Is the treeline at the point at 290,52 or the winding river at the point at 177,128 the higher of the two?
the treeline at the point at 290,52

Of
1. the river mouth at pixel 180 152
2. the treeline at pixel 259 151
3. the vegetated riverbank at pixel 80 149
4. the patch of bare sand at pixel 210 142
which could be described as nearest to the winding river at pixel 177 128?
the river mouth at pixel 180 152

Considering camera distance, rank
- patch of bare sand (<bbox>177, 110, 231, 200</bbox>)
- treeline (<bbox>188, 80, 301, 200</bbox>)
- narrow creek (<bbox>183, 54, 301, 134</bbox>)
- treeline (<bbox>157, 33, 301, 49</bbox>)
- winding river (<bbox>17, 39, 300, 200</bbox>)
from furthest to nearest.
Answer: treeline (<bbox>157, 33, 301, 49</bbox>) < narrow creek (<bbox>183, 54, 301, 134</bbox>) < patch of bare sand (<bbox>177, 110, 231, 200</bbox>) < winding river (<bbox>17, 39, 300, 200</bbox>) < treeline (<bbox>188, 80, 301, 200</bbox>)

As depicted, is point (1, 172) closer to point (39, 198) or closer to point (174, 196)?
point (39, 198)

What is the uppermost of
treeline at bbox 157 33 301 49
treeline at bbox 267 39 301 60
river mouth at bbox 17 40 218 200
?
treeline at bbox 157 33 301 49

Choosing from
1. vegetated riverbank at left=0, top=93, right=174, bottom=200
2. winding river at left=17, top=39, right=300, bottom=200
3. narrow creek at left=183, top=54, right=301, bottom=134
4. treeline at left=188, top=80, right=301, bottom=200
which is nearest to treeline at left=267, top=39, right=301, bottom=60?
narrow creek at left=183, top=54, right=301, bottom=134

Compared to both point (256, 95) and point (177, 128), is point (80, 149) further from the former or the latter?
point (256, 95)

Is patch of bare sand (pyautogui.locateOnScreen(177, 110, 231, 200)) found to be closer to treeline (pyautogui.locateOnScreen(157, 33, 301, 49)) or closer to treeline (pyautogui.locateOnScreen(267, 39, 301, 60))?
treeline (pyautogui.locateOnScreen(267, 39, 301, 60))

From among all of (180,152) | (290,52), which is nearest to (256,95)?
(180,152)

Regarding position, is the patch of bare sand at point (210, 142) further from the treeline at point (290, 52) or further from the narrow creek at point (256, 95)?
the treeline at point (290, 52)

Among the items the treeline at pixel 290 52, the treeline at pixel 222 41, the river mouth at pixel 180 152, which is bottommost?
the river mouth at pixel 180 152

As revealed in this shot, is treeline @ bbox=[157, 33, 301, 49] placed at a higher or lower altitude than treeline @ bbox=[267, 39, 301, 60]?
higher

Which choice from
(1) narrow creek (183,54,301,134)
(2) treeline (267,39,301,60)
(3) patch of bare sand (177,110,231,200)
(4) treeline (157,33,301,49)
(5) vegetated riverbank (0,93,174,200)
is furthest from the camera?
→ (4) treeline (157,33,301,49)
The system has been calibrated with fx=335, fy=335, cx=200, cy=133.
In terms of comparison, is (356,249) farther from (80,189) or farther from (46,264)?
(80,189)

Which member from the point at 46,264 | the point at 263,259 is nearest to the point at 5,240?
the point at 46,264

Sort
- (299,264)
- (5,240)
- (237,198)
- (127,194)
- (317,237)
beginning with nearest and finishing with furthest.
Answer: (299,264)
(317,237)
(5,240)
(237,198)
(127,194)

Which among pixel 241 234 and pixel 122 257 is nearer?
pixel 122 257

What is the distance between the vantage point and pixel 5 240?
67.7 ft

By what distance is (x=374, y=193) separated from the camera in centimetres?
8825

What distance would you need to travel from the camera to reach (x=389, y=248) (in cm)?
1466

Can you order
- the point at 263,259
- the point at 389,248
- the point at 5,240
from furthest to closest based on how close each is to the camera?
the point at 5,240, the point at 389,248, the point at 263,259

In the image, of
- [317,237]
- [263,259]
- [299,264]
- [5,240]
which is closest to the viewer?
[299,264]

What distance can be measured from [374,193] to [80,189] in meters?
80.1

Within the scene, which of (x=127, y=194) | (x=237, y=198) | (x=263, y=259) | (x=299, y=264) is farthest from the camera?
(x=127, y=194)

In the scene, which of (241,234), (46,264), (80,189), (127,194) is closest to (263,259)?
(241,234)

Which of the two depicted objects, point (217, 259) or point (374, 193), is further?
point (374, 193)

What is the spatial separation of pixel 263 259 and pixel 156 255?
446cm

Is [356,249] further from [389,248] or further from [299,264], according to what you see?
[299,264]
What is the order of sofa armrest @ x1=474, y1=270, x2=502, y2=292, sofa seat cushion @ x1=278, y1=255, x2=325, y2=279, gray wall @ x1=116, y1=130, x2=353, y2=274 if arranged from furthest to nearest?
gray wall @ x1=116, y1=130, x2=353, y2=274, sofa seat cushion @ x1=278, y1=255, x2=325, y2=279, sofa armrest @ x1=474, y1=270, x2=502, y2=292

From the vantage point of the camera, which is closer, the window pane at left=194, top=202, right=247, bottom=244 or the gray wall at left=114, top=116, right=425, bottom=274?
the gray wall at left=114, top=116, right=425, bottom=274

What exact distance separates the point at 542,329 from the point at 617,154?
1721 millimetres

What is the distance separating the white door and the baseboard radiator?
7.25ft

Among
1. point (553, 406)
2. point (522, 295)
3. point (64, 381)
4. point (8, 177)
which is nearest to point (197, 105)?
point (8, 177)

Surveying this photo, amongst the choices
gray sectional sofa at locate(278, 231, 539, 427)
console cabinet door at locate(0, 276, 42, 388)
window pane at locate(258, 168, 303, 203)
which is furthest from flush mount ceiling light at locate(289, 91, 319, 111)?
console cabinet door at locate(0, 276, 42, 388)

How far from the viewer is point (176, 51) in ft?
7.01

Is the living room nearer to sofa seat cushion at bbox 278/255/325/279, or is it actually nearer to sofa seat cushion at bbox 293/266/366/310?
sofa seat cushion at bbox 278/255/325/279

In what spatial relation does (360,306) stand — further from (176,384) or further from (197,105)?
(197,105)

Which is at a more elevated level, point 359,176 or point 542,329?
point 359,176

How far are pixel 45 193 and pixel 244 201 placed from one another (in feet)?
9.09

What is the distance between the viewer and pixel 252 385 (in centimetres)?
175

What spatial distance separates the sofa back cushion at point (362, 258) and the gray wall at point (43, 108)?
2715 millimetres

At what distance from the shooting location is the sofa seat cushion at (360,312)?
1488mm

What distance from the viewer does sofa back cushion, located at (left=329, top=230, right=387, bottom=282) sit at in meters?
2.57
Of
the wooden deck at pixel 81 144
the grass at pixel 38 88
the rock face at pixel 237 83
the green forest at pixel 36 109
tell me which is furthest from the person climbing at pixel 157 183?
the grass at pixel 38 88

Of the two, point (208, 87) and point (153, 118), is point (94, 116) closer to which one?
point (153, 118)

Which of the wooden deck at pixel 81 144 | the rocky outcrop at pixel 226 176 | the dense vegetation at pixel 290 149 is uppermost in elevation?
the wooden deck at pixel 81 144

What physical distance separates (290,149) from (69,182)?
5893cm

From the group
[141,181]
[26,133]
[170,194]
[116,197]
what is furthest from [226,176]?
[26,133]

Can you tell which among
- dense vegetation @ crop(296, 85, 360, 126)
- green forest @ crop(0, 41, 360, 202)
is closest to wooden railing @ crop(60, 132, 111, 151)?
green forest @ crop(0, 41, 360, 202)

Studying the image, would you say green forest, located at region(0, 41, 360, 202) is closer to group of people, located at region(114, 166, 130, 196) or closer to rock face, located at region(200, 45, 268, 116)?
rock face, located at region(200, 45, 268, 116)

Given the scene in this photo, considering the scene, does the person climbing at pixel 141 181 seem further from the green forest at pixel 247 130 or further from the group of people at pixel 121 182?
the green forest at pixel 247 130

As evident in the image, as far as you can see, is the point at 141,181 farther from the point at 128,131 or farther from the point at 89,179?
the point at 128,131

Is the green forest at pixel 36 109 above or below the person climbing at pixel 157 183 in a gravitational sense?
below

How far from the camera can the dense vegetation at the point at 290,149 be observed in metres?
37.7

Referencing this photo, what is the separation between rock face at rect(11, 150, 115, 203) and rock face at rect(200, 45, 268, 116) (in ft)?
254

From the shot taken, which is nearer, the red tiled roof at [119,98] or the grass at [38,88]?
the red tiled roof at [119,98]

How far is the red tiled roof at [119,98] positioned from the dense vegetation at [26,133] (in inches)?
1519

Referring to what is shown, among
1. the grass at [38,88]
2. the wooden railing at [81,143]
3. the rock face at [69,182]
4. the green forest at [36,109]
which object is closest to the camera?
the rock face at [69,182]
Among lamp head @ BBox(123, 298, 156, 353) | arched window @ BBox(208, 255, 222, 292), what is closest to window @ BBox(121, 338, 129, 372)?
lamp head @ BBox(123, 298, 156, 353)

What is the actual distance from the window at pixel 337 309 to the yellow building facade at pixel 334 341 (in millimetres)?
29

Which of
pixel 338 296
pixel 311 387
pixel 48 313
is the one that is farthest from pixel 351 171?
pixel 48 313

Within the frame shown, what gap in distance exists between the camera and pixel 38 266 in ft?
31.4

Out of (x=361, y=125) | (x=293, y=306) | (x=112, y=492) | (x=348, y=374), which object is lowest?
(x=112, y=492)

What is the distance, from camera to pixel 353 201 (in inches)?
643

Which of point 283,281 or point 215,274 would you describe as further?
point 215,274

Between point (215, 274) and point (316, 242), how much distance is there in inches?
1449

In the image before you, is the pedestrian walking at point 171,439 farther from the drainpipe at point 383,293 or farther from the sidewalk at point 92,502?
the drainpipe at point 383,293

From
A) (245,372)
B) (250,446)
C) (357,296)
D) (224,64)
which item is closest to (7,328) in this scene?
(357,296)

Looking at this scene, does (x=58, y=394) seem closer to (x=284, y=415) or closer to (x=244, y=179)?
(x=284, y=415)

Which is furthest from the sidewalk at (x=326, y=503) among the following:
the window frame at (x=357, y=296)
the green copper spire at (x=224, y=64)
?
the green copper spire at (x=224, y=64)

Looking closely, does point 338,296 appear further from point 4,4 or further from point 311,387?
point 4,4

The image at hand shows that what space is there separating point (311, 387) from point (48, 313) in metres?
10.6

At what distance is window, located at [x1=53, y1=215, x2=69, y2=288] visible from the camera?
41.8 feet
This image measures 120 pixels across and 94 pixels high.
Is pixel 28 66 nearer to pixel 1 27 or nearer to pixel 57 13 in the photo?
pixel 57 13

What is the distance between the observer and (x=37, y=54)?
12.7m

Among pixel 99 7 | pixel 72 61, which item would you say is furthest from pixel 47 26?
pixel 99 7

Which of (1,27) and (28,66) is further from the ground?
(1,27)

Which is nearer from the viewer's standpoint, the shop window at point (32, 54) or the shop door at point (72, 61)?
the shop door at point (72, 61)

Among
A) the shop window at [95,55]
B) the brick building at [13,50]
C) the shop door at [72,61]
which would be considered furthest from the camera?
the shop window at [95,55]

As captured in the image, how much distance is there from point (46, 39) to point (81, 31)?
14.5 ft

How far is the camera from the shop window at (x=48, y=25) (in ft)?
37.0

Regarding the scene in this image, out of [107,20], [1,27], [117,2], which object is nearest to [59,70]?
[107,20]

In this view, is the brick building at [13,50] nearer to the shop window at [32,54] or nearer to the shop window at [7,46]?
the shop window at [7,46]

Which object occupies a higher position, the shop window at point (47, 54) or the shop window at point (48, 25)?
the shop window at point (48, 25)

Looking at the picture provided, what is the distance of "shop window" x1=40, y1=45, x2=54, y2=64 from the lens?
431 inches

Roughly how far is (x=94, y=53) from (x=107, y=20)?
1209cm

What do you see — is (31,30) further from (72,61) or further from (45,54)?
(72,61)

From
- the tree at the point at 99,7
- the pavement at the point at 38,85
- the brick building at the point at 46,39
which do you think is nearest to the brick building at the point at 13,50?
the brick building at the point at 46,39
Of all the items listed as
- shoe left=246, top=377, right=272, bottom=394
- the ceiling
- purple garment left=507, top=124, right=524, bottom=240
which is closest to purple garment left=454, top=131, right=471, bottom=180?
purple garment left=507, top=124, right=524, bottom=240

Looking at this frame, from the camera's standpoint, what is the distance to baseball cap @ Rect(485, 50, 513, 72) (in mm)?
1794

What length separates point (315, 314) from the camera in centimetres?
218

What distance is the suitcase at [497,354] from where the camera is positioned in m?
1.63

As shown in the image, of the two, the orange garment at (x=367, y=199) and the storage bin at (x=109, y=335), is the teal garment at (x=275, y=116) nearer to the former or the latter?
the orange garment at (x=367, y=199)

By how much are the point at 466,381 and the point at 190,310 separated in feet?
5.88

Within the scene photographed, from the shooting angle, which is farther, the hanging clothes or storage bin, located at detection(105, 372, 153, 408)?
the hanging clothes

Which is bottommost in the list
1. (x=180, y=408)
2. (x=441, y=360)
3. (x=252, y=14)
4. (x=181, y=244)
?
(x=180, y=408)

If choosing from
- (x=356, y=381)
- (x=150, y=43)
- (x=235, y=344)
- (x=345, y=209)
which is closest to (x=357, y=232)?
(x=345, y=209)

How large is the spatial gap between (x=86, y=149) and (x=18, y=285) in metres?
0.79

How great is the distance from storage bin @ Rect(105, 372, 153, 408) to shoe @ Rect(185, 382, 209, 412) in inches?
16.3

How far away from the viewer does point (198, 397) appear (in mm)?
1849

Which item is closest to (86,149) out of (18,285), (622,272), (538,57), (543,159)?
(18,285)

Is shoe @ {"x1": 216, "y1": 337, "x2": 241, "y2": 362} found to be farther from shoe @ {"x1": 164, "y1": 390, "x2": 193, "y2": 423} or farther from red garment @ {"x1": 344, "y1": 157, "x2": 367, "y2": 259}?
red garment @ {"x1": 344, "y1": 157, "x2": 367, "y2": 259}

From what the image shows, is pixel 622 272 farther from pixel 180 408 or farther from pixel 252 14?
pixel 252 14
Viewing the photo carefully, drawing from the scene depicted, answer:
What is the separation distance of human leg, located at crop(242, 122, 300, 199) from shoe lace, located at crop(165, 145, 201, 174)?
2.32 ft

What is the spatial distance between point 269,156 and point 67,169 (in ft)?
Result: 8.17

■ ■ ■

Set problem: Repeat exactly the lines from the one containing "Which item is closest to (86,149)" through the last line of the records above, both included, and nothing else.

Written answer:
Which item is closest to (86,149) out of (18,285), (622,272), (538,57), (543,159)?
(18,285)

Is shoe @ {"x1": 216, "y1": 337, "x2": 241, "y2": 362} found to be farther from shoe @ {"x1": 164, "y1": 390, "x2": 193, "y2": 423} or farther from red garment @ {"x1": 344, "y1": 157, "x2": 367, "y2": 259}?
red garment @ {"x1": 344, "y1": 157, "x2": 367, "y2": 259}

From what the image shows, is pixel 622 272 farther from pixel 180 408 or farther from pixel 252 14?
pixel 252 14
Viewing the photo carefully, drawing from the scene depicted, answer:
What is the separation distance of human leg, located at crop(242, 122, 300, 199) from shoe lace, located at crop(165, 145, 201, 174)?
2.32 ft

What is the spatial distance between point 269,156 and point 67,169 (in ft)?
Result: 8.17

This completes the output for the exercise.